Start of Dataset rows
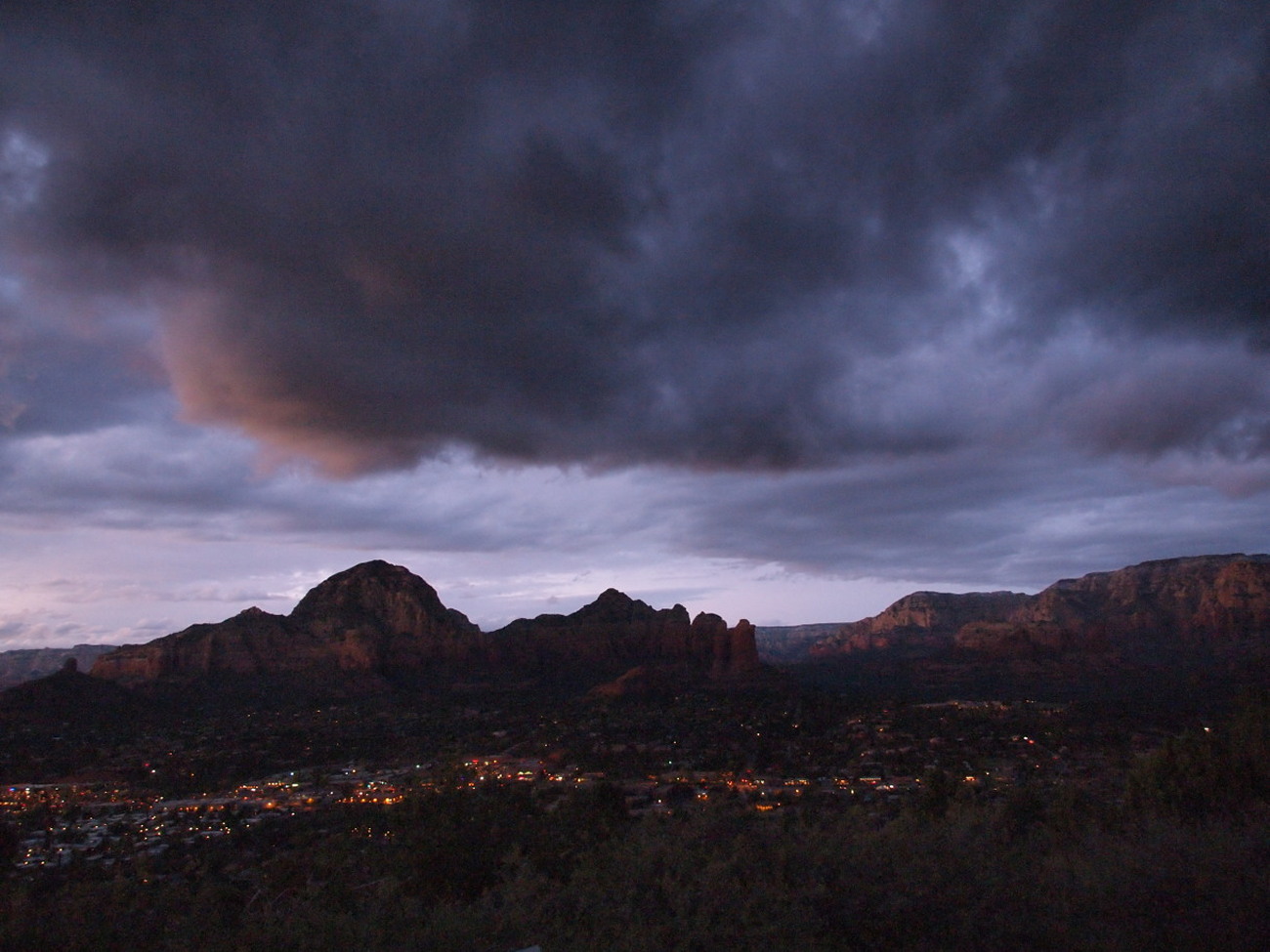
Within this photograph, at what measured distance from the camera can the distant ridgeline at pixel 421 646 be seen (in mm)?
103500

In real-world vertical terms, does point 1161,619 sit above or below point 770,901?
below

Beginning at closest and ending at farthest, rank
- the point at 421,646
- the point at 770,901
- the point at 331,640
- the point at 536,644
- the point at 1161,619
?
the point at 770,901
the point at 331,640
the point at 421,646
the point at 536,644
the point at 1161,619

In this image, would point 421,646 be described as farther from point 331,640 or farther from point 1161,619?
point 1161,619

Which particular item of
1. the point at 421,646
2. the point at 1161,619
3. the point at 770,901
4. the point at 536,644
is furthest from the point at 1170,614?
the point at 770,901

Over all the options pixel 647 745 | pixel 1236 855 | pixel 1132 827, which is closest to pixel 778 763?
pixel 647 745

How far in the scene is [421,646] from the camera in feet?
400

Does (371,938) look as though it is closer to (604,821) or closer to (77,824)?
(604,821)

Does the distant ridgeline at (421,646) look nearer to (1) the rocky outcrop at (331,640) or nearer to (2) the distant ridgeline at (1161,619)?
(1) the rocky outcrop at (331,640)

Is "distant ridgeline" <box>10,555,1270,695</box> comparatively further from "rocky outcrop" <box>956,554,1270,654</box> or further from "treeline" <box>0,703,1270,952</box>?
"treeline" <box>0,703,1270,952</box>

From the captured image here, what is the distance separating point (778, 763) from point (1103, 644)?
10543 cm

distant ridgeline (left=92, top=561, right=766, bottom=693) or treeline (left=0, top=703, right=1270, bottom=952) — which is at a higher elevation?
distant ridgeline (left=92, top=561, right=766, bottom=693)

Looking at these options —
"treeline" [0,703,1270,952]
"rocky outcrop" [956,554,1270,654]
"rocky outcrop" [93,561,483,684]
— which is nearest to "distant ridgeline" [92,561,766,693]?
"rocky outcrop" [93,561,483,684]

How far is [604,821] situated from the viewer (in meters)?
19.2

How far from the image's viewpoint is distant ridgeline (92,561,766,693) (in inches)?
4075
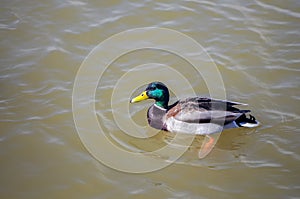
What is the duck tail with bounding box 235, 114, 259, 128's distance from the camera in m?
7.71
End of Dataset rows
**Brief**
Rewrite every line of the material above as a JSON list of strings, one string per line, with blank lines skipped and the pictures omitted.

**Exercise solution**
[
  "Within this photograph, at what measured distance from the camera can the distant ridgeline at pixel 421 646 be seen (in mm)?",
  "103500",
  "In real-world vertical terms, does point 1161,619 sit above or below point 770,901?",
  "below",
  "Beginning at closest and ending at farthest, rank",
  "- the point at 421,646",
  "- the point at 770,901",
  "- the point at 331,640",
  "- the point at 536,644",
  "- the point at 1161,619",
  "?",
  "the point at 770,901",
  "the point at 331,640",
  "the point at 421,646",
  "the point at 536,644",
  "the point at 1161,619",
  "In this image, would point 421,646 be described as farther from point 331,640 or farther from point 1161,619?",
  "point 1161,619",
  "Which particular item of",
  "1. the point at 421,646",
  "2. the point at 1161,619",
  "3. the point at 770,901",
  "4. the point at 536,644",
  "is furthest from the point at 1170,614?",
  "the point at 770,901",
  "Over all the options pixel 647 745 | pixel 1236 855 | pixel 1132 827, which is closest to pixel 778 763?",
  "pixel 647 745",
  "How far in the scene is [421,646] from the camera in feet?",
  "400",
  "Does (371,938) look as though it is closer to (604,821) or closer to (77,824)?",
  "(604,821)",
  "Does the distant ridgeline at (421,646) look nearer to (1) the rocky outcrop at (331,640) or nearer to (2) the distant ridgeline at (1161,619)?",
  "(1) the rocky outcrop at (331,640)",
  "Is \"distant ridgeline\" <box>10,555,1270,695</box> comparatively further from \"rocky outcrop\" <box>956,554,1270,654</box> or further from \"treeline\" <box>0,703,1270,952</box>?",
  "\"treeline\" <box>0,703,1270,952</box>",
  "From the captured image here, what is the distance separating point (778, 763) from point (1103, 644)?",
  "10543 cm",
  "distant ridgeline (left=92, top=561, right=766, bottom=693) or treeline (left=0, top=703, right=1270, bottom=952) — which is at a higher elevation?",
  "distant ridgeline (left=92, top=561, right=766, bottom=693)",
  "Looking at these options —",
  "\"treeline\" [0,703,1270,952]",
  "\"rocky outcrop\" [956,554,1270,654]",
  "\"rocky outcrop\" [93,561,483,684]",
  "— which is nearest to \"distant ridgeline\" [92,561,766,693]?",
  "\"rocky outcrop\" [93,561,483,684]",
  "How far is [604,821] situated from the viewer (in meters)?",
  "19.2",
  "How far from the image's viewpoint is distant ridgeline (92,561,766,693) (in inches)?",
  "4075",
  "What is the duck tail with bounding box 235, 114, 259, 128's distance from the camera in m?",
  "7.71"
]